__SOURCE TEXT__.
There are seminars and classes that you can take before each dive. Be sure that you become familiar with any wildlife you might encounter either below or above the surface before you dive in a new place. It can be much more exciting to find animals you might be familiar with than to come across animals that you have no idea about. Knowing the habits and behaviors of the animals will allow for you to properly react to it for any interactions or photo ops. It can also help you locate particularly interesting ones.

Locate Specialties You Prefer

Take a few courses that go beyond the basics of diving. Continuing to develop your skills can allow you to find even more enjoyment when you are diving. There are quite a few levels of certifications and they each offer their own rewards. If you will be traveling to new dive sites that have conditions that you aren’t familiar with, go to a local shop and take a class that will give you the knowledge and skills that will allow you to enjoy the dive even more. You might also need to take a bit of new gear that you might want to familiarize yourself with before you go. This all adds up to a dive that will be easy to adapt to and more enjoyment.

__RECORDS FOR THIS TASK__.
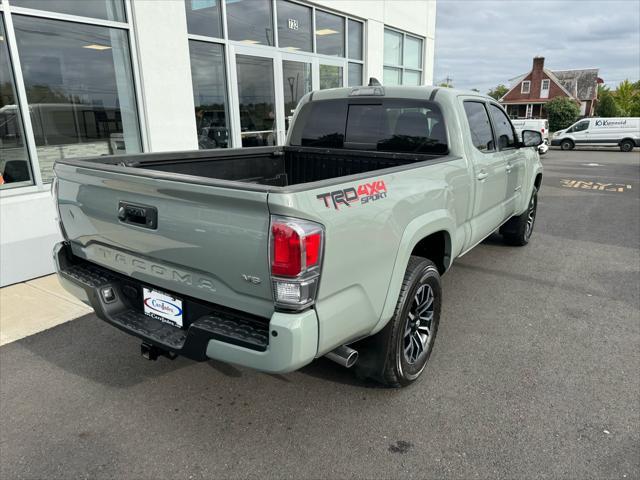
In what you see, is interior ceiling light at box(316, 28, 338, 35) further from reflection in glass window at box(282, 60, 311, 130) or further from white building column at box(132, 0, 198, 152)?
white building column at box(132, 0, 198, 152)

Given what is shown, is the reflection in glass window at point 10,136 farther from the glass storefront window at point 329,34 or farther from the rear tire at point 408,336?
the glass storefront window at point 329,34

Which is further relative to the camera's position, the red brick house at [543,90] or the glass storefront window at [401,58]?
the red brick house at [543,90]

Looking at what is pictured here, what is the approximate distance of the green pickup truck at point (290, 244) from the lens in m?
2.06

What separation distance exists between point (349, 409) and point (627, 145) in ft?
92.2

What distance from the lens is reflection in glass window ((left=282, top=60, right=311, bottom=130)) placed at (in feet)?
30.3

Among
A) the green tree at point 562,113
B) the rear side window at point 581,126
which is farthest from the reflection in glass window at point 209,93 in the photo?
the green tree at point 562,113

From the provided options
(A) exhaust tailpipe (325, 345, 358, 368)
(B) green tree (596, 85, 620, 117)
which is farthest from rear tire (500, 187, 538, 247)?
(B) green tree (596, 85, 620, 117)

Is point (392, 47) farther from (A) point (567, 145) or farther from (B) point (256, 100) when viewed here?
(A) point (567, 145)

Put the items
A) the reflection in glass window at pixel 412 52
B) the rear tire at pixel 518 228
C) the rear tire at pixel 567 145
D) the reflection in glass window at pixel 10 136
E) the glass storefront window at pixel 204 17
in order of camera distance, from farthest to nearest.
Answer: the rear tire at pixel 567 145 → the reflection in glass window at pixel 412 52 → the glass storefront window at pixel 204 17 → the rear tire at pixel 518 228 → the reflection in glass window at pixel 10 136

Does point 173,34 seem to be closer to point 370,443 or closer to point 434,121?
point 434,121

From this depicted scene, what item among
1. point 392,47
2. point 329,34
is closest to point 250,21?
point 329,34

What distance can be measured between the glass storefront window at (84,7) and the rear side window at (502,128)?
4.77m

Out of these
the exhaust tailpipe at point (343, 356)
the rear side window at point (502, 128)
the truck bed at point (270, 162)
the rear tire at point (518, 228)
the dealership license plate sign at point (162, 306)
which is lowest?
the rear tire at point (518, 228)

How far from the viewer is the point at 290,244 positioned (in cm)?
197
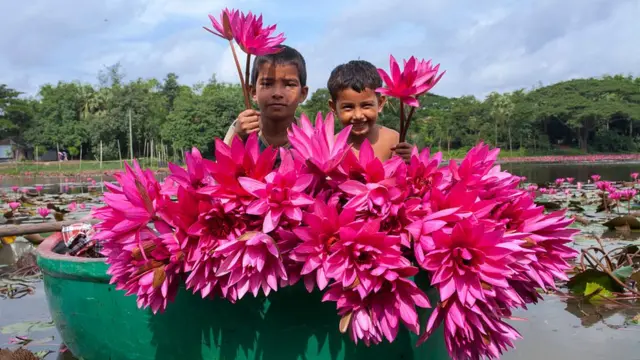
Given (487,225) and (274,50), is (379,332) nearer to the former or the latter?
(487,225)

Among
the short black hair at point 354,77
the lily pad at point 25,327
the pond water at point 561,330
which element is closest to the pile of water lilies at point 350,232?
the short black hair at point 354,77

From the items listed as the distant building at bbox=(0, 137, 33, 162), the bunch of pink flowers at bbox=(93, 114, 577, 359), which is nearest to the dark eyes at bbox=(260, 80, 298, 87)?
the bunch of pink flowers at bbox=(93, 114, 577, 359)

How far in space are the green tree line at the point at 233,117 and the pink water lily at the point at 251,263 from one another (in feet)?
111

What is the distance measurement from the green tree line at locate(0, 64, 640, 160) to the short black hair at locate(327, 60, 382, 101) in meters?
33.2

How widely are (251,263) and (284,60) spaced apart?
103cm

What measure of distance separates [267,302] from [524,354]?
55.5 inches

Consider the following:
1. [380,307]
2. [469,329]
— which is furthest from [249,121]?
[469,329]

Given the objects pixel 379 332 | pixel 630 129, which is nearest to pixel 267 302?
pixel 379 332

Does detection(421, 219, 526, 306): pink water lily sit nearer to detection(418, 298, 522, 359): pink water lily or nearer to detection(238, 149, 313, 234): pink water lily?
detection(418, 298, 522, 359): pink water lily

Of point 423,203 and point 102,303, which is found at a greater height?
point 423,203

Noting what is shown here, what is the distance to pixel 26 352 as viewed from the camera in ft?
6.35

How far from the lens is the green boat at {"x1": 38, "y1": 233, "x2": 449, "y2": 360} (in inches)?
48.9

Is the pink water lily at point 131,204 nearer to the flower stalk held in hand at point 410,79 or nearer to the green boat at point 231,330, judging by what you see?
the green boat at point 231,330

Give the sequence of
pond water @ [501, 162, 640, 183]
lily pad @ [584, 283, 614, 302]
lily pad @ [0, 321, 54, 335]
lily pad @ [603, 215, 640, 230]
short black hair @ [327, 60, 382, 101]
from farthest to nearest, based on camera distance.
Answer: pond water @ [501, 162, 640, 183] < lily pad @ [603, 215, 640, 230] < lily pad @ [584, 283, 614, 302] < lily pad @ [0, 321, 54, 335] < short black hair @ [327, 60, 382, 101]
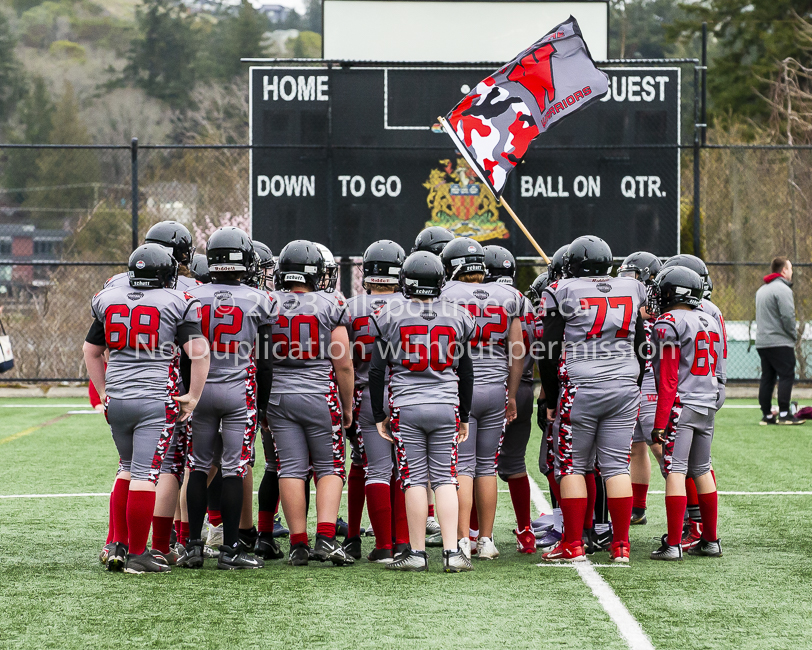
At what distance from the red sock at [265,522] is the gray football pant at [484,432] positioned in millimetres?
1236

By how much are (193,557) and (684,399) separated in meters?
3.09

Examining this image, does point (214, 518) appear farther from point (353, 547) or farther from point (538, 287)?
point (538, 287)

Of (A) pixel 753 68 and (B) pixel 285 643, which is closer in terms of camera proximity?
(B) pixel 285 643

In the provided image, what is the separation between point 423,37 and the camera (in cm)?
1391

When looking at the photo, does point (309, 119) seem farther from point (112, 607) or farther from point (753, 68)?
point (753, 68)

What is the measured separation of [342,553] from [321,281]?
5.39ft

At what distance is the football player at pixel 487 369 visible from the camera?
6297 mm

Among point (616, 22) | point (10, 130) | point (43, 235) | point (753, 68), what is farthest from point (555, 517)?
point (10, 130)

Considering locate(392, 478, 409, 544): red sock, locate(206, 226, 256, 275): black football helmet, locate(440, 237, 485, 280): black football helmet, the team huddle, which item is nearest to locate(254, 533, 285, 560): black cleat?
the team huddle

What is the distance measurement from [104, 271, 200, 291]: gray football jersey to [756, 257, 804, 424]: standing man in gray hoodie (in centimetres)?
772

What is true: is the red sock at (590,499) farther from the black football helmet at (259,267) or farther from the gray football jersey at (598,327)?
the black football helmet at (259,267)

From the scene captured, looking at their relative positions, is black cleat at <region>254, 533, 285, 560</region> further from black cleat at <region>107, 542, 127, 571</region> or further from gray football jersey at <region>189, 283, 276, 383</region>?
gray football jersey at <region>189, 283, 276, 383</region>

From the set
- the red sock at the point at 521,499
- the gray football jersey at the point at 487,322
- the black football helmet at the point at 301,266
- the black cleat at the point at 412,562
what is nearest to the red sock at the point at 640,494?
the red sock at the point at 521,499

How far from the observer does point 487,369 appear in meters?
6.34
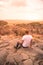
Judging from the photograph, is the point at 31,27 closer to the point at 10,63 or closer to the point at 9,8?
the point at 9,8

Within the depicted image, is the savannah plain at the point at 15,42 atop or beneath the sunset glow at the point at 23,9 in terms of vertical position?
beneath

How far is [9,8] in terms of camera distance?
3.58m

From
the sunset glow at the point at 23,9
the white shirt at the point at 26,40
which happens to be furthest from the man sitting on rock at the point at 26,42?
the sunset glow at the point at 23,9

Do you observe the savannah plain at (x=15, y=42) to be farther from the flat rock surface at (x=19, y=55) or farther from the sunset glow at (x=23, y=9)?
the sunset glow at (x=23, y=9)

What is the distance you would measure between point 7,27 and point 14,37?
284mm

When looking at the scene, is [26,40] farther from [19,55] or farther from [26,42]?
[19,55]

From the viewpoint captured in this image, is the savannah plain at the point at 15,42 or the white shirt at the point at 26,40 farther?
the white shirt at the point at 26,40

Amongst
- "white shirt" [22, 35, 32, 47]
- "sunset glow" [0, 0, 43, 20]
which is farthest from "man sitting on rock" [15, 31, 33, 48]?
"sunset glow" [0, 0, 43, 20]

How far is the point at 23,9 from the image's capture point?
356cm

...

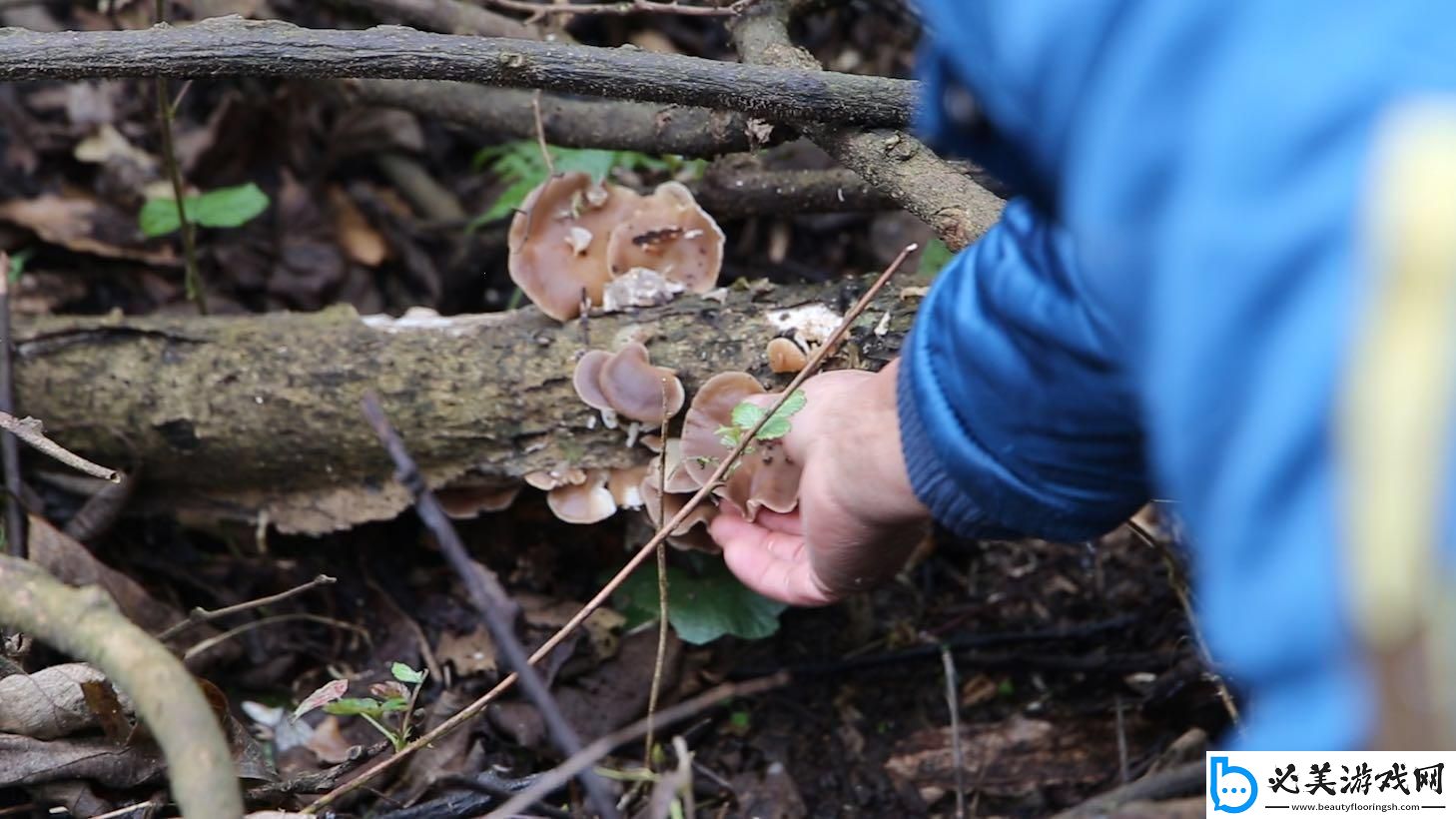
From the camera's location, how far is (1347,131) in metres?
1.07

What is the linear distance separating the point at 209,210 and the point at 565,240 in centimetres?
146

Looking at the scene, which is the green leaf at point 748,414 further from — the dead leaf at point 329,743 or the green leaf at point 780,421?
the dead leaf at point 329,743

__REQUESTS__.
1) Substitute "credentials" for "certifications" in the stretch of the diving text from "Locate Specialties You" through "and more enjoyment.", and write out the result.
2) Find each line of the records that contains the string "measurement", matching case exactly, and copy those lines.
The diving text and the records are unrelated to each other.

__ANSWER LIST__.
1)
Locate Specialties You Prefer

Take a few courses that go beyond the basics of diving. Continuing to develop your skills can allow you to find even more enjoyment when you are diving. There are quite a few levels of credentials and they each offer their own rewards. If you will be traveling to new dive sites that have conditions that you aren’t familiar with, go to a local shop and take a class that will give you the knowledge and skills that will allow you to enjoy the dive even more. You might also need to take a bit of new gear that you might want to familiarize yourself with before you go. This all adds up to a dive that will be easy to adapt to and more enjoyment.

2)
What is the distance measurement from the green tree line at locate(0, 64, 640, 160) to the short black hair at locate(327, 60, 382, 101) in meters?
What is the distance measurement from [104, 271, 200, 291]: gray football jersey to [756, 257, 804, 424]: standing man in gray hoodie (in centimetres)?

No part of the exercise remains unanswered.